* TASK TO COMPLETE
Would you find each line in the entries below with the string "Pterorhinus" and copy it?

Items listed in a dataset

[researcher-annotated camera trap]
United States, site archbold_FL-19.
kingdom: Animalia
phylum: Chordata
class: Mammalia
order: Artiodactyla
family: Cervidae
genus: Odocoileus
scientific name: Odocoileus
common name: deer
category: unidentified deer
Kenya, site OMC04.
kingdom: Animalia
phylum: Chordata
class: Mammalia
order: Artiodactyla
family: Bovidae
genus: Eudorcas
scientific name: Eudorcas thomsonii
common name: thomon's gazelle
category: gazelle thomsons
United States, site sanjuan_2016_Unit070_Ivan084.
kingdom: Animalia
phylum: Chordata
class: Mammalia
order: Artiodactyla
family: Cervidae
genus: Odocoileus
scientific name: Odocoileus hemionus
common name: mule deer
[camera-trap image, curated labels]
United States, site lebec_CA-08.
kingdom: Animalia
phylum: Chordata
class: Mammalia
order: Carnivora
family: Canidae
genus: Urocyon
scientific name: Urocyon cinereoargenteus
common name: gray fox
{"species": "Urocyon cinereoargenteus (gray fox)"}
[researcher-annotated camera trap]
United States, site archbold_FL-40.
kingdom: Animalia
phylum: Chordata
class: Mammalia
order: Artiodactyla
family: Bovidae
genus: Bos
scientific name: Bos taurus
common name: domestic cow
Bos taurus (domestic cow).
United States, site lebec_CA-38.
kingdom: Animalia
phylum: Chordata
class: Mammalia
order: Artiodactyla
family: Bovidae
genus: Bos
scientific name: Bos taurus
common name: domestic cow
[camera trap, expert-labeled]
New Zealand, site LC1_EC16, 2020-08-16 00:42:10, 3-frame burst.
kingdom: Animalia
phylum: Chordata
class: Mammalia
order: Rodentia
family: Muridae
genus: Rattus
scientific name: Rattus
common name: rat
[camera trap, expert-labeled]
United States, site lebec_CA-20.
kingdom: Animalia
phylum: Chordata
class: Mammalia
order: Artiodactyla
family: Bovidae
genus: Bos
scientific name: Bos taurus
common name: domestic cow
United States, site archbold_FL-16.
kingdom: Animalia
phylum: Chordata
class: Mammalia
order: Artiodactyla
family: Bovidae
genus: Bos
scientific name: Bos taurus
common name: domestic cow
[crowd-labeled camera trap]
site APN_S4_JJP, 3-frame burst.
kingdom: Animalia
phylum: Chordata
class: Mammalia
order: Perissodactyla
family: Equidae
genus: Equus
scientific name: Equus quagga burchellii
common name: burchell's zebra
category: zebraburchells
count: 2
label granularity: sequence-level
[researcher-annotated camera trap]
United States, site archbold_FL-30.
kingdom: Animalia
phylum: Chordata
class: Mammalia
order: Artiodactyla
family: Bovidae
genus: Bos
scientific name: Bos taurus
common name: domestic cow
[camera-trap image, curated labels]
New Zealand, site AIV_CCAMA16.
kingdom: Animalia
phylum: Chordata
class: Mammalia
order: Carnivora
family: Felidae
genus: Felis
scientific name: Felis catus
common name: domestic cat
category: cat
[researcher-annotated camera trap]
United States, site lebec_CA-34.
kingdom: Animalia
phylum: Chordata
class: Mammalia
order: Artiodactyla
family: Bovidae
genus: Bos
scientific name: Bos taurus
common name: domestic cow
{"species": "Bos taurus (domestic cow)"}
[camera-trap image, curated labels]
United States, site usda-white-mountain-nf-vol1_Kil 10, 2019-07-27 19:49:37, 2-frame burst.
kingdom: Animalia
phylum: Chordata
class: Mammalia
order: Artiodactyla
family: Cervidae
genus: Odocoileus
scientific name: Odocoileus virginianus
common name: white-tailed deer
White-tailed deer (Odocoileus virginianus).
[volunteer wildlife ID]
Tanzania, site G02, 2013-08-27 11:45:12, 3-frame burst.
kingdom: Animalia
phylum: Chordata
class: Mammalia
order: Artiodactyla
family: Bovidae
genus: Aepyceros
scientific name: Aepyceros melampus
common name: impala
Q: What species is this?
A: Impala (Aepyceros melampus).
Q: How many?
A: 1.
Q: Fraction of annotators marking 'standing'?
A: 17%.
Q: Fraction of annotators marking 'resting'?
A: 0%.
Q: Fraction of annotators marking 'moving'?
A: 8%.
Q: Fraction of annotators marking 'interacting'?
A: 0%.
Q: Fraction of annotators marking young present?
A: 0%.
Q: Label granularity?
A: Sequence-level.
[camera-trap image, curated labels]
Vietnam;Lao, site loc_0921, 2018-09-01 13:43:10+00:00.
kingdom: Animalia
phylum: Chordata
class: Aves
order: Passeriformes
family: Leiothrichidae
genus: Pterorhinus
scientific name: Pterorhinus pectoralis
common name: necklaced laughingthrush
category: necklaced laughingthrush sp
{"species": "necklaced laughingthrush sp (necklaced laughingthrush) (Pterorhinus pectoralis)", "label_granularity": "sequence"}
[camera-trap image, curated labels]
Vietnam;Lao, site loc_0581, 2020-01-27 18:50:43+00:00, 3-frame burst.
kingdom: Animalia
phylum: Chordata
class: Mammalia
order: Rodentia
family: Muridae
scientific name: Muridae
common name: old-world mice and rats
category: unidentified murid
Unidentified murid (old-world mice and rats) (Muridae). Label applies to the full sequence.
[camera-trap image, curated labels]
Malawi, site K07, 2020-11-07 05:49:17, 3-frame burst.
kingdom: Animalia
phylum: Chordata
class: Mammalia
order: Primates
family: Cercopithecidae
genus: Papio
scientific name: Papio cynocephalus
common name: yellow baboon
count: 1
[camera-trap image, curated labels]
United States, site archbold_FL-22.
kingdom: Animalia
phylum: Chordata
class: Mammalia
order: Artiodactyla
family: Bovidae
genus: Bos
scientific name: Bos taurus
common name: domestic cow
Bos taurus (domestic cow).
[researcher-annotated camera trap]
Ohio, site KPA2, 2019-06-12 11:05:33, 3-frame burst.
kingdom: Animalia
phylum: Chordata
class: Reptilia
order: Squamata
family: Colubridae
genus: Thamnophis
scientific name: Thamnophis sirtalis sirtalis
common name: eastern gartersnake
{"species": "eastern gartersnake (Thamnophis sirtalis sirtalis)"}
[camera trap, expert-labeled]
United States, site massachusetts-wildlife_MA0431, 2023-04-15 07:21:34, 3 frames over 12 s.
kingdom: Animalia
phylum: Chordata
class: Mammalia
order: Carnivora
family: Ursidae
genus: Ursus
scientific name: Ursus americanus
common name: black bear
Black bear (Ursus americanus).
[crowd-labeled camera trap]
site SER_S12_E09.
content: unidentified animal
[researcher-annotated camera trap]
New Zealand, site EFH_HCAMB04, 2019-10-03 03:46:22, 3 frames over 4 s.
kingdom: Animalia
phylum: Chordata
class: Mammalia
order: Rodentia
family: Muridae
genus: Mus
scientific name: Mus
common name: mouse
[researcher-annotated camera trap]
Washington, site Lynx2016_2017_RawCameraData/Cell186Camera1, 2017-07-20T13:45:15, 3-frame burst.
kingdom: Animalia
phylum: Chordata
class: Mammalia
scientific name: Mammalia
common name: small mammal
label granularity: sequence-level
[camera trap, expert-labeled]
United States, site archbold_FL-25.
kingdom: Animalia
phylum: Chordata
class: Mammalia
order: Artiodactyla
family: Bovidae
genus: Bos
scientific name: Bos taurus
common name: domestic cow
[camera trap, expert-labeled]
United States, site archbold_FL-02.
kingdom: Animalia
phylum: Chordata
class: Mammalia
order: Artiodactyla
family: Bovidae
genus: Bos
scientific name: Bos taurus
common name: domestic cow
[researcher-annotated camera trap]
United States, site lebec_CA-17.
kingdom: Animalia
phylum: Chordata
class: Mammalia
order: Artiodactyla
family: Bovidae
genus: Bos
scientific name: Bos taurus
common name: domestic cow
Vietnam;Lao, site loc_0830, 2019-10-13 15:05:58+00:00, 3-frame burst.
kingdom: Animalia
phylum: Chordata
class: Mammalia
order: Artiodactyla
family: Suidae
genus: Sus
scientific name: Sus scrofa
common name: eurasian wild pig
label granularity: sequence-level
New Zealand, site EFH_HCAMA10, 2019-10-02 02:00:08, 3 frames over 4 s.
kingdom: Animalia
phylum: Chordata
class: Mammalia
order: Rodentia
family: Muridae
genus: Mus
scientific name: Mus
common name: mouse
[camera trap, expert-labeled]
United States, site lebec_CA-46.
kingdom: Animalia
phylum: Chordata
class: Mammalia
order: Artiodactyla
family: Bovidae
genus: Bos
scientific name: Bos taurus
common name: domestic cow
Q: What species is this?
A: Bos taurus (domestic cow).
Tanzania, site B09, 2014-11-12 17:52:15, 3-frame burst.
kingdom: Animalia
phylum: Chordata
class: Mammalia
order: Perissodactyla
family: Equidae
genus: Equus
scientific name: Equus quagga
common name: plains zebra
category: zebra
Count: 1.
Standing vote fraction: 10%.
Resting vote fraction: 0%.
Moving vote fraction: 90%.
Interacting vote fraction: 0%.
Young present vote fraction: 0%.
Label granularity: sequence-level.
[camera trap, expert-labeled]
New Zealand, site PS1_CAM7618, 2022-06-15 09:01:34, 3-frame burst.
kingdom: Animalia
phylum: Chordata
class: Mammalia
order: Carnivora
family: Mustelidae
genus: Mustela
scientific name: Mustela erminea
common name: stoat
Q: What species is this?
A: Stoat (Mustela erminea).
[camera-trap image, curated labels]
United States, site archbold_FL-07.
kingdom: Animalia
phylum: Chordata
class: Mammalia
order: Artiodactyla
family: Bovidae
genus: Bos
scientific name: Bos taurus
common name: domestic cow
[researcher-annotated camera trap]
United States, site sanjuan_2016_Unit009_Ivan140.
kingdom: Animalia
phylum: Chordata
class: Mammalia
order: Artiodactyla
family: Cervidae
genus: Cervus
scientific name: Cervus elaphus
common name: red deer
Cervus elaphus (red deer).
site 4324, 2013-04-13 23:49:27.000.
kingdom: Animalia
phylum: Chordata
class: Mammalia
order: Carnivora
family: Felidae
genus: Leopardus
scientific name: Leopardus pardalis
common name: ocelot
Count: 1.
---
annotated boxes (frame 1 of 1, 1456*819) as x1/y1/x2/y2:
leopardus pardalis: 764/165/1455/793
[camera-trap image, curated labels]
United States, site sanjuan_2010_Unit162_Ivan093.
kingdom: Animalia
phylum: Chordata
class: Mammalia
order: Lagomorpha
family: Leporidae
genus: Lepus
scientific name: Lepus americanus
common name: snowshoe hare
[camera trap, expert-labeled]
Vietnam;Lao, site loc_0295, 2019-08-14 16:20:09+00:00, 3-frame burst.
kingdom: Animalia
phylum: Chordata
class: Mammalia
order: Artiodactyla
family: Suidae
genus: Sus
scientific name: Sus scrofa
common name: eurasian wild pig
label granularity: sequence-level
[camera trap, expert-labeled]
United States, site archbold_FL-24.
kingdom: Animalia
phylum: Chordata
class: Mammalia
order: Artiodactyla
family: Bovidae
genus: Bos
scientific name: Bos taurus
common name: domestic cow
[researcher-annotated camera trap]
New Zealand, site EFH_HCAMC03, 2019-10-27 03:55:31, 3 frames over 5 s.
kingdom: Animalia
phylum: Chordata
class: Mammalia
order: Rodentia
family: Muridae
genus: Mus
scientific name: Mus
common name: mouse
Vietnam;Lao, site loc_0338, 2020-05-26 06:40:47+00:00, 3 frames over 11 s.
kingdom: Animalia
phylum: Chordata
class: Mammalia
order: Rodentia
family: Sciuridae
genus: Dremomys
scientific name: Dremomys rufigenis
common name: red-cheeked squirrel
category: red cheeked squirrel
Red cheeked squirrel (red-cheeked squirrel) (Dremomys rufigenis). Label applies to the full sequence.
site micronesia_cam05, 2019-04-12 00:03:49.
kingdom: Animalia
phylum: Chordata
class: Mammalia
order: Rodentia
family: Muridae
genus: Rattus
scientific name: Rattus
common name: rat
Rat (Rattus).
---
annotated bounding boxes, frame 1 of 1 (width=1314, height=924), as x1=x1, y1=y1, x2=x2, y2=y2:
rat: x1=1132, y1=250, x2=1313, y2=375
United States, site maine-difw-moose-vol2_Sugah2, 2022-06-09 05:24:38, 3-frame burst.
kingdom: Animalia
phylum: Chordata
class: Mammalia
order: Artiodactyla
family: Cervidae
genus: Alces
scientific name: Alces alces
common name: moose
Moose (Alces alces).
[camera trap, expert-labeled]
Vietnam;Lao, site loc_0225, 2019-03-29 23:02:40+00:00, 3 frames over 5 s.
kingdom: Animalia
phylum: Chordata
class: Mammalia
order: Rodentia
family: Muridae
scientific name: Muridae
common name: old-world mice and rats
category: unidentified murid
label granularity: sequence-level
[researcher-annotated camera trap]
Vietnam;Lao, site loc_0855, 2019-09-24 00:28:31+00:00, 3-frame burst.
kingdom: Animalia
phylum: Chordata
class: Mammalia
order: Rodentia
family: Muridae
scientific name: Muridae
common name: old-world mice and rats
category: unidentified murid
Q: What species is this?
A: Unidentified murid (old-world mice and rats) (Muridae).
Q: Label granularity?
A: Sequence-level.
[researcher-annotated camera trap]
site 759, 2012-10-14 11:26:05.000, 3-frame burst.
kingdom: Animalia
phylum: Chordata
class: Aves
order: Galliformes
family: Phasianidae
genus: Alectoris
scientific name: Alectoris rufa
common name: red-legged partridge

* SOLUTION TO THE PROBLEM
genus: Pterorhinus
scientific name: Pterorhinus pectoralis
{"species": "necklaced laughingthrush sp (necklaced laughingthrush) (Pterorhinus pectoralis)", "label_granularity": "sequence"}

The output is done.